【ソウル発】2006年下半期「情報化実態調査」の最終報告書によると、韓国人10人に8人は「ネットの利用時間は増えたが、新聞を読む時間には変化がない」と答えた。情報化実態調査報告書は韓国インターネット振興院が毎年2回発表しているもので、06年下半期は全国1万世帯、2万5727人が調査対象となっている。

 調査によると、ネットユーザーの多くはインターネットを利用する時間が増えた一方で、テレビの視聴時間が減っていると答えた。ネット利用による日常の変化に関する質問に対して75.1%が新聞を読む時間には変化がないと回答し、1.4%は逆に増えたと答えた。ネットの浸透で新聞を読まなくなったと答えたのは、23.5%に過ぎなかった。ちなみに、新聞を読む時間は週平均3.8時間で、管理職は4.4時間、事務職は3.9時間となっている。

 6歳以上の国民のインターネット利用率は前年比2ポイント増加して74.8%、インターネットの平均利用時間は前年比0.4時間増えて、週平均13.7時間だった。

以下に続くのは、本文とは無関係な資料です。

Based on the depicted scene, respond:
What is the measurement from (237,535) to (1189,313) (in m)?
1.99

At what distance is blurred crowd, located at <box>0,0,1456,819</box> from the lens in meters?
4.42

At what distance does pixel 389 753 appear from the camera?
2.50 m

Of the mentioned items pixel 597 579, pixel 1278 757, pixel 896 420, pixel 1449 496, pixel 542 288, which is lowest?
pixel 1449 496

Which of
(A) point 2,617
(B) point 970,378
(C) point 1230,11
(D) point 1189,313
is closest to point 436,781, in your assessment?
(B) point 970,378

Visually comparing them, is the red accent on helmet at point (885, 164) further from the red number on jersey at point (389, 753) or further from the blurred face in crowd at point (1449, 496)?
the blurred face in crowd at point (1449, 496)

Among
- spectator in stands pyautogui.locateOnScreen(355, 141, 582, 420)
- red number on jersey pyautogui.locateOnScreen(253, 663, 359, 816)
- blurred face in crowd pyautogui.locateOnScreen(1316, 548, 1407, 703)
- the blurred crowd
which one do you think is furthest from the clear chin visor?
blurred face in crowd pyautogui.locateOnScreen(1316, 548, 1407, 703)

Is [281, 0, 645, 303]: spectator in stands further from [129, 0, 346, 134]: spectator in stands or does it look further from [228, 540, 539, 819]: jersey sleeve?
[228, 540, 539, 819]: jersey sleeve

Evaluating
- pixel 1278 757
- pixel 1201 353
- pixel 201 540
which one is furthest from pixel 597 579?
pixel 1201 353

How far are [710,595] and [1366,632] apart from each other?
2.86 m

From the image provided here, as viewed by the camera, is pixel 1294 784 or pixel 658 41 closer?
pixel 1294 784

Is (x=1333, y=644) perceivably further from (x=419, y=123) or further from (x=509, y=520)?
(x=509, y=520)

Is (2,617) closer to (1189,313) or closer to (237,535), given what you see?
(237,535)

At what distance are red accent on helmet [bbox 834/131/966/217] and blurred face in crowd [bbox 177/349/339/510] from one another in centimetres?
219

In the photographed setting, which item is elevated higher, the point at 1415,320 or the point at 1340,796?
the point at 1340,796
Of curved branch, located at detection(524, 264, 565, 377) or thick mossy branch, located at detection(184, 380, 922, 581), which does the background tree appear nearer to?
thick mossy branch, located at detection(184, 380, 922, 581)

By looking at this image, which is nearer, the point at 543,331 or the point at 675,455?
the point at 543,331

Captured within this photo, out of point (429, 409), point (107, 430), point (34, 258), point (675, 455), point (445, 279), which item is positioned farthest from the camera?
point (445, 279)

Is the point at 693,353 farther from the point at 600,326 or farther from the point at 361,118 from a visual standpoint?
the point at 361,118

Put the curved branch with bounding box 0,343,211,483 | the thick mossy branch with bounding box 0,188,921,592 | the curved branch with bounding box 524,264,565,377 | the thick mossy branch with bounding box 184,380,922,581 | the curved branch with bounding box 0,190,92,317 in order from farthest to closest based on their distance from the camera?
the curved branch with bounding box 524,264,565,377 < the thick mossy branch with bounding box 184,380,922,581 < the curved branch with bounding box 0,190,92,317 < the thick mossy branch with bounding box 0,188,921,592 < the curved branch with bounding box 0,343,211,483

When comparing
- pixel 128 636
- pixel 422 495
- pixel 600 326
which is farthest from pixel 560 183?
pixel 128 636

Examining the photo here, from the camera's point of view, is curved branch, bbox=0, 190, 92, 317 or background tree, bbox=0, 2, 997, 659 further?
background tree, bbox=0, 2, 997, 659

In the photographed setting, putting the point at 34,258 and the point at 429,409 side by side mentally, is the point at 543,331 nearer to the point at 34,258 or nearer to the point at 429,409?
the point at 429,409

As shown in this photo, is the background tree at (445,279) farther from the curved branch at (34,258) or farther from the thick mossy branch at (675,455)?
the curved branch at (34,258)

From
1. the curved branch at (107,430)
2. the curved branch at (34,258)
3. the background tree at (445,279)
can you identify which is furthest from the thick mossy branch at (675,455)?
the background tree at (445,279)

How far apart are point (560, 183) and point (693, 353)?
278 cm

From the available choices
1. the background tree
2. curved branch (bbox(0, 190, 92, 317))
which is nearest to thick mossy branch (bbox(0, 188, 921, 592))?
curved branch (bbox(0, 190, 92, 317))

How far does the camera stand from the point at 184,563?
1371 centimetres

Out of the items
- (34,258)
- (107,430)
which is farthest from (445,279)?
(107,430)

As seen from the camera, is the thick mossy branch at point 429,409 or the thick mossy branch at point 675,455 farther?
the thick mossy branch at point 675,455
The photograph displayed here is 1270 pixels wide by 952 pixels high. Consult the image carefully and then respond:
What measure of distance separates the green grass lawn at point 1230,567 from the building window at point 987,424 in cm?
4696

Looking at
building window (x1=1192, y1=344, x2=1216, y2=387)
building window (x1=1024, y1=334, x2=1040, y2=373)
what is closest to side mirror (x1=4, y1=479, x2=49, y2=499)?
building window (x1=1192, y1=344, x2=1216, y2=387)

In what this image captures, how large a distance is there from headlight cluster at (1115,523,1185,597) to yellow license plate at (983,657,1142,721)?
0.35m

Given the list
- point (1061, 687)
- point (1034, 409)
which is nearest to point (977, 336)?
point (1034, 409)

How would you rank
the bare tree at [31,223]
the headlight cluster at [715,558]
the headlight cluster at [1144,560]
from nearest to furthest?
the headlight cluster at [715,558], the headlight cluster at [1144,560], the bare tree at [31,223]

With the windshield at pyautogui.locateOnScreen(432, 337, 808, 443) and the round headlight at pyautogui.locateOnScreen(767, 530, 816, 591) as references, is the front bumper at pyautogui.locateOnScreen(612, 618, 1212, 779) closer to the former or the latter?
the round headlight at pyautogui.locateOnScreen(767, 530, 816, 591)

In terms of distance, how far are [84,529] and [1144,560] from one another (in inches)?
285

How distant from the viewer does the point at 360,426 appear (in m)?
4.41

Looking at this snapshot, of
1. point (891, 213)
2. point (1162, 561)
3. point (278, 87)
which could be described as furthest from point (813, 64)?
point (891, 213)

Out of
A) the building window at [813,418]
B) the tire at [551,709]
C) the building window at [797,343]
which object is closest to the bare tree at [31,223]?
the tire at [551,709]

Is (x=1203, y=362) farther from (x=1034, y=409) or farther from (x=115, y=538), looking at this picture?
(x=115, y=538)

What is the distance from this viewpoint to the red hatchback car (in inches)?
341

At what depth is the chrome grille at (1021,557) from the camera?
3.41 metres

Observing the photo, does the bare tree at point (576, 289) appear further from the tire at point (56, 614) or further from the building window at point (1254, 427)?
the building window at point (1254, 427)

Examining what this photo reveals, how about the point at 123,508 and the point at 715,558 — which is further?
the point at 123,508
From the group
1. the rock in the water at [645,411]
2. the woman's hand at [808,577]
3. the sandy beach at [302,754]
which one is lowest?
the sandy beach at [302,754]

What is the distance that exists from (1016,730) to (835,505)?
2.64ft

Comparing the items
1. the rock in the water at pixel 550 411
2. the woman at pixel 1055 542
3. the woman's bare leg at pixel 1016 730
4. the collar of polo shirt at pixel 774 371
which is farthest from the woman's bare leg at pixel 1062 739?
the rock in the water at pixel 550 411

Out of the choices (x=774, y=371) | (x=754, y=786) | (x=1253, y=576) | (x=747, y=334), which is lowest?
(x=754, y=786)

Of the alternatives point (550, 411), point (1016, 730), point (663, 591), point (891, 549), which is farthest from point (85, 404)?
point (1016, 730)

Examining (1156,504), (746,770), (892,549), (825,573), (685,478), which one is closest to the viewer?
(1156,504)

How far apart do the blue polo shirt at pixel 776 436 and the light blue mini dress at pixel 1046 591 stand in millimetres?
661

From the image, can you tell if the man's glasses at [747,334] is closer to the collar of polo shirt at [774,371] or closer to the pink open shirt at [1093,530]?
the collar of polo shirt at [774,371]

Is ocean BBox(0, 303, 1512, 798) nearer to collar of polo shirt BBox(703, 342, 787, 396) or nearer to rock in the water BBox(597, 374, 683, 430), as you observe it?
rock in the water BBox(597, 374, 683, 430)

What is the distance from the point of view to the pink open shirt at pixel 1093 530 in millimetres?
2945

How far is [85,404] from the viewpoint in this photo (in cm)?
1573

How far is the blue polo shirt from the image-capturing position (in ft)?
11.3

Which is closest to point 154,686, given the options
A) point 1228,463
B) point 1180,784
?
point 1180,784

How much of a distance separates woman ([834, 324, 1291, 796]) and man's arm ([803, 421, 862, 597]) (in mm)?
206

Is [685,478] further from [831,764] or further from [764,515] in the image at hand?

 また、小中高校生のインターネット利用率はほぼ100%であった。小学生の利用率をみると、99年の13.2%から00年は51.8%と半数を超えたのを境に加速し、01年88.4%、02年91.3%、03年93.5%、04年97.4%、05年97.9%、06年98.8%と着実に増加した。今回の調査では、中学生は99.9%、高校生は99.6%の利用率であった。ネット利用の低年齢化も顕著で、3-5歳の利用率も51.4%、5歳の利用率は68.7%に至っている。

ネット利用とテレビ視聴時間の関係については、36.9%がテレビ視聴時間が減ったと回答、61.5%は変化なし、増えたと答えたのは1.5%だった。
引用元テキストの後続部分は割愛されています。